Demain, c'est dimanche

13.03.2016 / Le pardon, source de conversion

Nous lisons ce dimanche le très célèbre passage de saint Jean où l’on présente à Jésus une femme adultère, lui rappelant la lettre de la loi, qui exigeait le châtiment de la lapidation et où Jésus dit sa phrase célèbre « Celui d’entre vous qui est sans péché, qu’il soit le premier à lui jeter la pierre. » (Jn 8, 1-11).
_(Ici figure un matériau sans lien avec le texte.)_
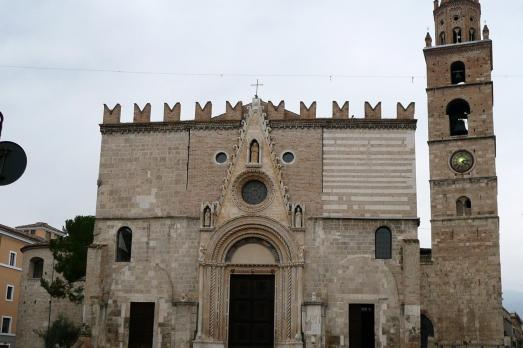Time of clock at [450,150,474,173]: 4:13
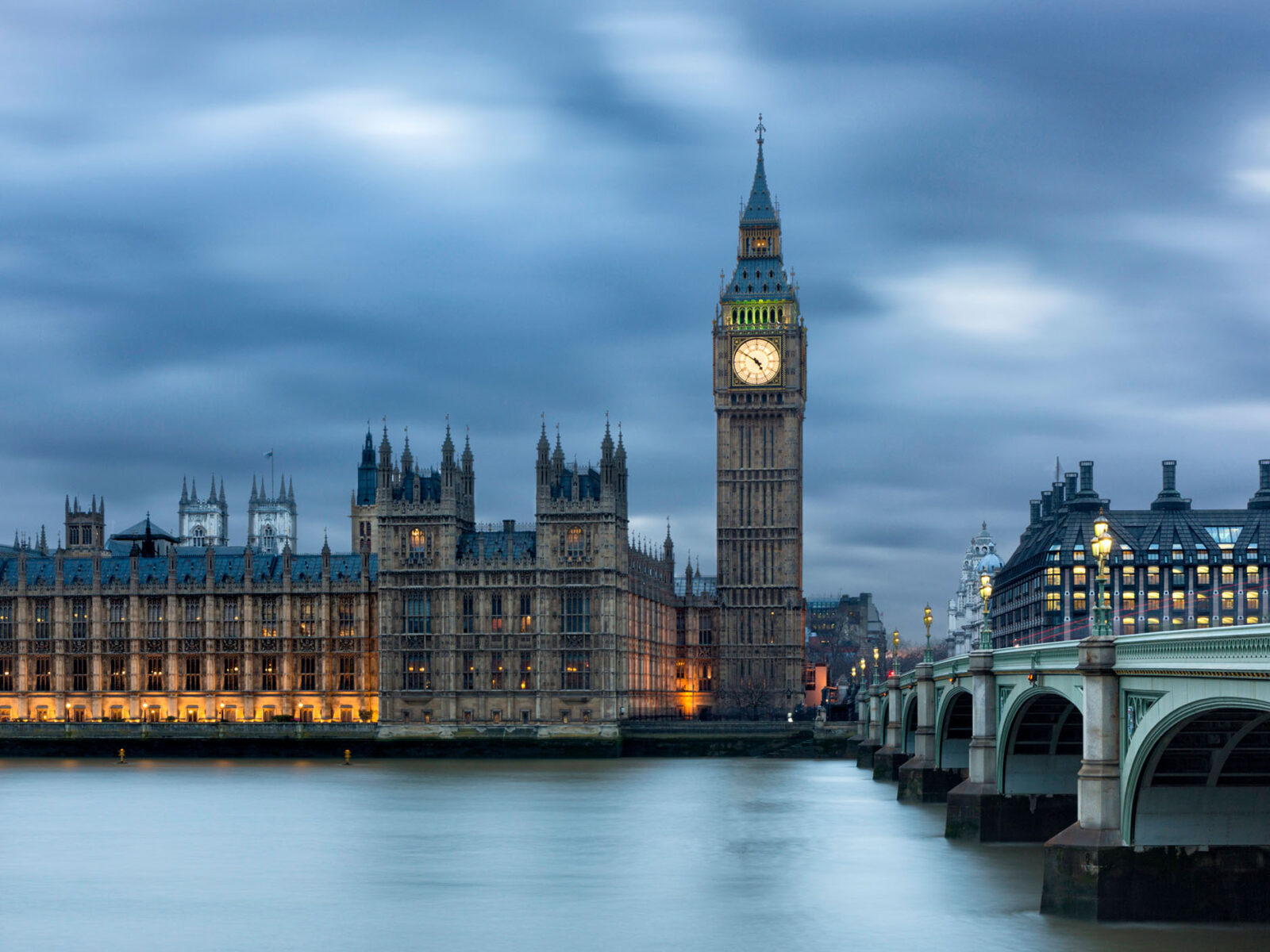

En relisant bien ce texte, on se rend compte que finalement, on ne sait rien de cette femme. Ses seules paroles : la réponse à la question de Jésus : « Personne ne t’a condamnée ? » « Personne, Seigneur ». Rien d’autre. Pas un mot de reconnaissance à Jésus, pas une allusion à son repentir éventuel. Ne résonnent que les mots du Seigneur : « Moi non plus je ne te condamne pas. Va, et désormais ne pèche plus ».

Finalement, une situation pas si éloignée de celle des deux fils de la Parabole dite du Fils prodigue lue la semaine dernière. Le fils cadet est rentré non par repentir, mais parce qu’il avait faim, et on ne sait si le fils aîné acceptera l’invitation du Père d’entrer lui aussi. Ce qui éclate au grand jour, c’est la miséricorde, le pardon de Dieu offert sans concession à chacun, c’est l’invitation à entrer dans ce « nouvel ordre » qui est celui de la miséricorde, qui implique, comme nous rappelle le texte de ce jour, de changer dans nos vies ce qui ne correspond pas au chemin de sainteté voulu par Dieu (« Va, et ne pêche plus »).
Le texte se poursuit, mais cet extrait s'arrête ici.